Set problem:
Copy the material below, substituting "crimson foliage" for every occurrence of "red foliage" and leaving all other wording untouched.

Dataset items

++++++++

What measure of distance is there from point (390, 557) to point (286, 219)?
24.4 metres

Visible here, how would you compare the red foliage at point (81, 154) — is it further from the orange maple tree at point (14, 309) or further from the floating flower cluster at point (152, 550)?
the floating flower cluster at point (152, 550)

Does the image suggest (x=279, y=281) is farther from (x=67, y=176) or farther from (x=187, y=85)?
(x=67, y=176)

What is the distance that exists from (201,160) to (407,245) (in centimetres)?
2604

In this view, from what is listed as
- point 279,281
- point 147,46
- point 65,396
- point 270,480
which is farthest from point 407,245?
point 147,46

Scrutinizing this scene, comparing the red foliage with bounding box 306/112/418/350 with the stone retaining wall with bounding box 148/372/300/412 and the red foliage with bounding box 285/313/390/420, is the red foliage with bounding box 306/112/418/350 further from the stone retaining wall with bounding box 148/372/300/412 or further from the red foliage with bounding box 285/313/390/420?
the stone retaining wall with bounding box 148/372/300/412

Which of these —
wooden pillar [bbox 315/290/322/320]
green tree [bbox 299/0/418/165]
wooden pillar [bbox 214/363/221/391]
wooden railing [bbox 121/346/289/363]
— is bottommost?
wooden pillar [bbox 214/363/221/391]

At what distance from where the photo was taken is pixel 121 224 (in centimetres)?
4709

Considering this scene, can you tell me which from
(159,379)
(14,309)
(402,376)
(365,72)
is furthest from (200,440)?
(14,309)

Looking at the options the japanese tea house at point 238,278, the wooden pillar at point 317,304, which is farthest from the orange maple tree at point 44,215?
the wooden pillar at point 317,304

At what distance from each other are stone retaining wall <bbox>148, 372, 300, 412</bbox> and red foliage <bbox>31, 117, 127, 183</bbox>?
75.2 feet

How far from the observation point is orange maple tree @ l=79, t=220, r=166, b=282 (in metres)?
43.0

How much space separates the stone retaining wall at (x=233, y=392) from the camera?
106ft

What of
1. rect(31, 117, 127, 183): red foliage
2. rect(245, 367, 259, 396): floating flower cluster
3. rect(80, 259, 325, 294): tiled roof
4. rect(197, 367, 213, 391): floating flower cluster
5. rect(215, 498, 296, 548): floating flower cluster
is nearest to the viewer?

++++++++

Output:
What measure of distance is there from point (390, 557) to point (286, 219)?
24.4 metres

Visible here, how would you compare the crimson foliage at point (81, 154) — is it further from the orange maple tree at point (14, 309) or further from the floating flower cluster at point (152, 550)?
the floating flower cluster at point (152, 550)

Does the image suggest (x=279, y=281) is farther from (x=67, y=176) or farther from (x=187, y=85)?
(x=67, y=176)

What is the distance that exists from (201,160) to (407,245) (in centimetres)?
2604

In this view, from what is listed as
- point 279,281
- point 147,46
- point 65,396
- point 270,480
which is farthest from point 407,245?
point 147,46

Scrutinizing this scene, comparing the crimson foliage with bounding box 306/112/418/350 with the stone retaining wall with bounding box 148/372/300/412 and the crimson foliage with bounding box 285/313/390/420, is the crimson foliage with bounding box 306/112/418/350 further from the stone retaining wall with bounding box 148/372/300/412 or further from the crimson foliage with bounding box 285/313/390/420?
the stone retaining wall with bounding box 148/372/300/412

Which of these —
wooden pillar [bbox 315/290/322/320]
green tree [bbox 299/0/418/165]
wooden pillar [bbox 214/363/221/391]
wooden railing [bbox 121/346/289/363]
— is bottommost?
wooden pillar [bbox 214/363/221/391]

At what distance from where the photo was taken is pixel 121 224 (in centimetres)?
4709

Considering this scene, can you tell me which from
(159,379)
(14,309)
(402,376)
(365,72)
is furthest from (200,440)?
(14,309)

Looking at the options the japanese tea house at point 238,278, the wooden pillar at point 317,304, which is farthest from the orange maple tree at point 44,215?
the wooden pillar at point 317,304

At what distance from each other are stone retaining wall <bbox>148, 372, 300, 412</bbox> and crimson foliage <bbox>31, 117, 127, 183</bbox>?
75.2 feet

How far from the observation point is orange maple tree @ l=79, t=220, r=166, b=282 (in metres)?
43.0

How much space separates the stone retaining wall at (x=233, y=392) from the camera?
106ft

What of
1. rect(31, 117, 127, 183): crimson foliage
2. rect(245, 367, 259, 396): floating flower cluster
3. rect(80, 259, 325, 294): tiled roof
4. rect(197, 367, 213, 391): floating flower cluster
5. rect(215, 498, 296, 548): floating flower cluster
is nearest to the viewer?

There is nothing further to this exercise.